Battle of the Medway summary
The Battle of the Medway took place in 43 CE on the River Medway in the lands of the Iron Age tribe of the Cantiaci, now the English county of Kent.
- The Roman army was led by Aulus Plautius while the British by tribes united under the command of Togodumnus and his brother Caratacus of the Catuvellauni tribe. The British having tasted Roman arms before in two skirmishes, which they lost, decided to use the Medway river as a strong defensive position.
- The Battle started with the Batavians (Roman Auxiliaries) crossing the river in full equipment. Then the Batavians attacked the British rear and wounded the horses that pulled their chariots.
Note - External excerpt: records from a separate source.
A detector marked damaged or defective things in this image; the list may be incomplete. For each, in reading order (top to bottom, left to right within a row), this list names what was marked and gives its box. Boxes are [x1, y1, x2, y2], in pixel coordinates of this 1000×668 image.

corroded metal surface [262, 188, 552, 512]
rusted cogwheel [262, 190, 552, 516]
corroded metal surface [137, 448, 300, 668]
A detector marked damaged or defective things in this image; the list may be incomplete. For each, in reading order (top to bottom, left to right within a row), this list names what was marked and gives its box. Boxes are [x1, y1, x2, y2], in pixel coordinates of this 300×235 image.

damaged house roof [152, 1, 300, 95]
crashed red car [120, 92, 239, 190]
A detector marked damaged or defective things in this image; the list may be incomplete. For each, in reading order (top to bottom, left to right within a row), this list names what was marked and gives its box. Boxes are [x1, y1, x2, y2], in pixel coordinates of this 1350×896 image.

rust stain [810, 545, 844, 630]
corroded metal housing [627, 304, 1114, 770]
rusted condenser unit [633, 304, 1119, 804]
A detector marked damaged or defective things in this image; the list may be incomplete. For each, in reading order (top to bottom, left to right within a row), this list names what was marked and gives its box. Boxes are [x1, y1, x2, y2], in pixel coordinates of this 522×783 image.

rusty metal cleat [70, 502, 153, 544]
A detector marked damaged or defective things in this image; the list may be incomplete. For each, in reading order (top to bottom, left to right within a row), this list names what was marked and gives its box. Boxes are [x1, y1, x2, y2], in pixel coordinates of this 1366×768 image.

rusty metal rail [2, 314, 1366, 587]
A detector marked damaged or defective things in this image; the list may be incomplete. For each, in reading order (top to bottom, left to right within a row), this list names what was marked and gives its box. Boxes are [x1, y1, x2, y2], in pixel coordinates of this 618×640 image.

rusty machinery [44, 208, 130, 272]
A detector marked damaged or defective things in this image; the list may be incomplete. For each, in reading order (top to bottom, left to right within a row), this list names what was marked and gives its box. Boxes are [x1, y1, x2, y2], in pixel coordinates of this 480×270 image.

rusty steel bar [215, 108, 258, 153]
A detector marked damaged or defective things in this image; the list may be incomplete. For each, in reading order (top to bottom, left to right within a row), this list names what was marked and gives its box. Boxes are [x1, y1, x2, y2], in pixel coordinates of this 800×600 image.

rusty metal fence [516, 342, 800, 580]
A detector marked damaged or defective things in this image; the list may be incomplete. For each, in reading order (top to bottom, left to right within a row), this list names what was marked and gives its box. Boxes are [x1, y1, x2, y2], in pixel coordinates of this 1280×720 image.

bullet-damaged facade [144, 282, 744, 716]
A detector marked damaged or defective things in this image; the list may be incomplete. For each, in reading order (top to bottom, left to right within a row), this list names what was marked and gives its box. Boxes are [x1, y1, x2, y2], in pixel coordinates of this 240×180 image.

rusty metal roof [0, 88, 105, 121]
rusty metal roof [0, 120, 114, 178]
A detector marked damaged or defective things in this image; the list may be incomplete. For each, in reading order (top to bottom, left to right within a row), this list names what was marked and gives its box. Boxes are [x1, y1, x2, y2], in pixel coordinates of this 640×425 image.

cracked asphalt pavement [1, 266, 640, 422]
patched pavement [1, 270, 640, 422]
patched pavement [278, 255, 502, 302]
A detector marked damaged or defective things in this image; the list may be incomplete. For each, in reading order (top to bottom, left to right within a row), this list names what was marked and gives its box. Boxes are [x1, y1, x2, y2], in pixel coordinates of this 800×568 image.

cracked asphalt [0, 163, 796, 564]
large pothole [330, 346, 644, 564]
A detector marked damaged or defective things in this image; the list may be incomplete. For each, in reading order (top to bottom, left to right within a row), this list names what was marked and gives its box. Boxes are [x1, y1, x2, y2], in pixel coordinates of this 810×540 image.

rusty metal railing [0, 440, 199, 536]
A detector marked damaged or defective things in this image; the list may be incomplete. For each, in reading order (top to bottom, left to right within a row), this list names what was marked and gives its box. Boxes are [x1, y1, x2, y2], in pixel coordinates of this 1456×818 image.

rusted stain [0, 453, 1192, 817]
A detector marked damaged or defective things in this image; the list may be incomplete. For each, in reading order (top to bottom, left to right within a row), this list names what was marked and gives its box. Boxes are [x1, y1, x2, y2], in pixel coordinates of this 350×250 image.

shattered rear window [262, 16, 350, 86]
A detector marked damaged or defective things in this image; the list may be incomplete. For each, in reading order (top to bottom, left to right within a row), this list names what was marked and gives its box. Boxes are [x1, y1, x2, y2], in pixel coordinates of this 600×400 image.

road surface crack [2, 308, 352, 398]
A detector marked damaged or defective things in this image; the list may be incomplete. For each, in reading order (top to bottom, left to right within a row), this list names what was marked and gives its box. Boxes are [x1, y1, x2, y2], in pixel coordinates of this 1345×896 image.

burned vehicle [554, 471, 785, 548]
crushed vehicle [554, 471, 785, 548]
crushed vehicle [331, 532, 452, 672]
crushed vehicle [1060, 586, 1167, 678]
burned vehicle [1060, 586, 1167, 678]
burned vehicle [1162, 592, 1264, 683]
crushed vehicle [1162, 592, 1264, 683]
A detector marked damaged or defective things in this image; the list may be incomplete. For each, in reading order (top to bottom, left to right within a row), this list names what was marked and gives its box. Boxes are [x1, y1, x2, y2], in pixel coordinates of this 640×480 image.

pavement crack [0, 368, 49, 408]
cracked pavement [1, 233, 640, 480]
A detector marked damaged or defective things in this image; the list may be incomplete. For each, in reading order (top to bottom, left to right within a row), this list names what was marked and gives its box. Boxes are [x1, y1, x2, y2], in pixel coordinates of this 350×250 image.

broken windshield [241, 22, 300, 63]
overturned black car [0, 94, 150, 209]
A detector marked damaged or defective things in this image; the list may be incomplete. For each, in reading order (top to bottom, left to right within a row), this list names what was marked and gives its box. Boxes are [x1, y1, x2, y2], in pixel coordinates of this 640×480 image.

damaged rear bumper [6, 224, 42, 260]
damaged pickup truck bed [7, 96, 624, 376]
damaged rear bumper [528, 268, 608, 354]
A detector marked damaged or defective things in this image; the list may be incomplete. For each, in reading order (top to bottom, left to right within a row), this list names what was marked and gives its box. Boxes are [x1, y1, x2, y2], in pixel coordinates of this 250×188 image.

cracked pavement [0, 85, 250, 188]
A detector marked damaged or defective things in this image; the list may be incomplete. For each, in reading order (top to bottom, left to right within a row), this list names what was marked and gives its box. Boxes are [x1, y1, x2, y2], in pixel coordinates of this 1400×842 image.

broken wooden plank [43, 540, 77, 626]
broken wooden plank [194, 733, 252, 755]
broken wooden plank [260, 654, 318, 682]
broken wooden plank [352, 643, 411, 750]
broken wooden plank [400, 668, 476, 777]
This way most British charioteers were forced to become infantry.
- The British force was spread out thinly along the whole riverbank. After the loss of many horses they had no fast moving reserve.
- Plautius sent the II Legion, led by Vespasian to cross the river.
- Vespasian established a small bridgehead on the far bank.
- With Vespasian at the other side of the river the British were taken by surprise seeing not just auxiliaries but fully armed legionaries in close proximity. Plautious now sent more troops to cross the river and attack.
- The British withdrew to higher ground and spent the night.
- On the second day the Romans attacked again. A daring advance by Gnaeus Hosidius Geta almost led to his capture by the British.
- Roman troops retaliated and they put the Britons to flight.
- Togodumnus was killed in the fighting, or died soon after. Perhaps the two brothers had decided that he should lead the last stand whilst his brother Caratacus left the battlefield to regroup the remaining British forces and fight another day.